TEXTAUSZUG:
———

„Der Kaufmann von Venedig“ von Shakespeare am Berliner Ensemble, Regie Peter Zadek

 

 

 

Shylock in der Chefetage

 

Burgtheater-Aura im Berliner Ensemble. Peter Zadek macht es möglich. Mit seiner nicht mehr ganz frischen, aber auf­gefrischten Inszenierung des „Kaufmanns von Venedig" von Shakespeare vom Dezem­ber 1988, mit der Star-Beset­zung aus Wien: Gert Voss als Shylock, Ignaz Kirchner als Antonio, Eva Mattes als Portia, Paulus Manker als Bassanio, Uwe Bohm als Gobbo, Urs Hefti als Gobbos Vater.

Es liegt nicht an den „Ost­schauspielern", an Jaecki Schwarz als Tubal, Martin Seifert als Doge, Veit Schu­bert als Salerio, Stefan Lisewski als Gratiano, Götz Schulte als Lorenzo, Deborah Kaufmann als Jessica, daß der Abend - obwohl umjubelt von der Schickeria - nicht eben glanzvoll war, daß er sich be­stenfalls einreiht in gutes hauptstädtisches Theater.

———

BEREITGESTELLTE DATEN:
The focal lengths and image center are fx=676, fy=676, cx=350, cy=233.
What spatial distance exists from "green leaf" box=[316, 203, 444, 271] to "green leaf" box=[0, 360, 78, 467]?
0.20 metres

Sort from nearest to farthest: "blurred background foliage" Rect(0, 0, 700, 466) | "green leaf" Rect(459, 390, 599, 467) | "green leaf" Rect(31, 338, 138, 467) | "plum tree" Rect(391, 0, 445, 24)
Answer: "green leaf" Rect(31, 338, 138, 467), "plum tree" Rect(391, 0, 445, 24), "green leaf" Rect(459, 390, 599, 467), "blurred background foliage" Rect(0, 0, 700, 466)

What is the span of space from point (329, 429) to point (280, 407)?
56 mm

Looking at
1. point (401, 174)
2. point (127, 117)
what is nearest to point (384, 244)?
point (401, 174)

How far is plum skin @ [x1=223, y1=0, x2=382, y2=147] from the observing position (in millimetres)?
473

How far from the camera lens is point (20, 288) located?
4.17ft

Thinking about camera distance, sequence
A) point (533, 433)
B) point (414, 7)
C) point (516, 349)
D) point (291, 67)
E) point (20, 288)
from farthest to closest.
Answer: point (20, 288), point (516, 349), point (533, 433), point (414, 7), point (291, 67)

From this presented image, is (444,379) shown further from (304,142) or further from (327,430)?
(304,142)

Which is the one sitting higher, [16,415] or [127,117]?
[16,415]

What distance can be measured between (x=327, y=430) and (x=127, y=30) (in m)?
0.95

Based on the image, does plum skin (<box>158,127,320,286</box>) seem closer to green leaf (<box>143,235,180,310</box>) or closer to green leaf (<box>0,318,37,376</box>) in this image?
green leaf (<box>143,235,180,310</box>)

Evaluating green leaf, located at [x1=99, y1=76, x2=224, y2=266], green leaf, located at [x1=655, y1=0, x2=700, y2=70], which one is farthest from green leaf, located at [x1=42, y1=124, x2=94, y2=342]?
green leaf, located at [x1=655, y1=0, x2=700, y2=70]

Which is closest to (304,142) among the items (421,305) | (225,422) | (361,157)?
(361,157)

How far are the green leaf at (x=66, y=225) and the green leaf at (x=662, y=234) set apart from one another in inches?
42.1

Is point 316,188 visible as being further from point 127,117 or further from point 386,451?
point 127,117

———

ZU BEARBEITENDE AUFGABEN:
**A.** Wer spielt laut der Theaterkritik den Shylock in Peter Zadeks Inszenierung?
**B.** Entnehmen Sie der Theaterkritik wortgetreu alles von „Shylock in der“ bis hinunter zu „gutes hauptstädtisches Theater.“.
**C.** Fassen Sie den Absatz der Theaterkritik, der mit „Burgtheater-Aura im Berliner Ensemble“ beginnt, als Stichpunktliste zusammen und behalten Sie dabei die wesentlichen Angaben bei.

LÖSUNGEN JE AUFGABE:
**A.** Gert Voss

**B.**
Shylock in der Chefetage

 

Burgtheater-Aura im Berliner Ensemble. Peter Zadek macht es möglich. Mit seiner nicht mehr ganz frischen, aber auf­gefrischten Inszenierung des „Kaufmanns von Venedig" von Shakespeare vom Dezem­ber 1988, mit der Star-Beset­zung aus Wien: Gert Voss als Shylock, Ignaz Kirchner als Antonio, Eva Mattes als Portia, Paulus Manker als Bassanio, Uwe Bohm als Gobbo, Urs Hefti als Gobbos Vater.

Es liegt nicht an den „Ost­schauspielern", an Jaecki Schwarz als Tubal, Martin Seifert als Doge, Veit Schu­bert als Salerio, Stefan Lisewski als Gratiano, Götz Schulte als Lorenzo, Deborah Kaufmann als Jessica, daß der Abend - obwohl umjubelt von der Schickeria - nicht eben glanzvoll war, daß er sich be­stenfalls einreiht in gutes hauptstädtisches Theater.

**C.**
- Peter Zadek bringt Burgtheater-Aura ins Berliner Ensemble.
- Gezeigt wird seine Inszenierung von Shakespeares „Kaufmann von Venedig“ vom Dezember 1988. Sie ist nicht mehr ganz frisch, wurde aber aufgefrischt.
- Die Star-Besetzung stammt aus Wien:
  - Gert Voss (Shylock)
  - Ignaz Kirchner (Antonio)
  - Eva Mattes (Portia)
  - Paulus Manker (Bassanio)
  - Uwe Bohm (Gobbo)
  - Urs Hefti (Gobbos Vater)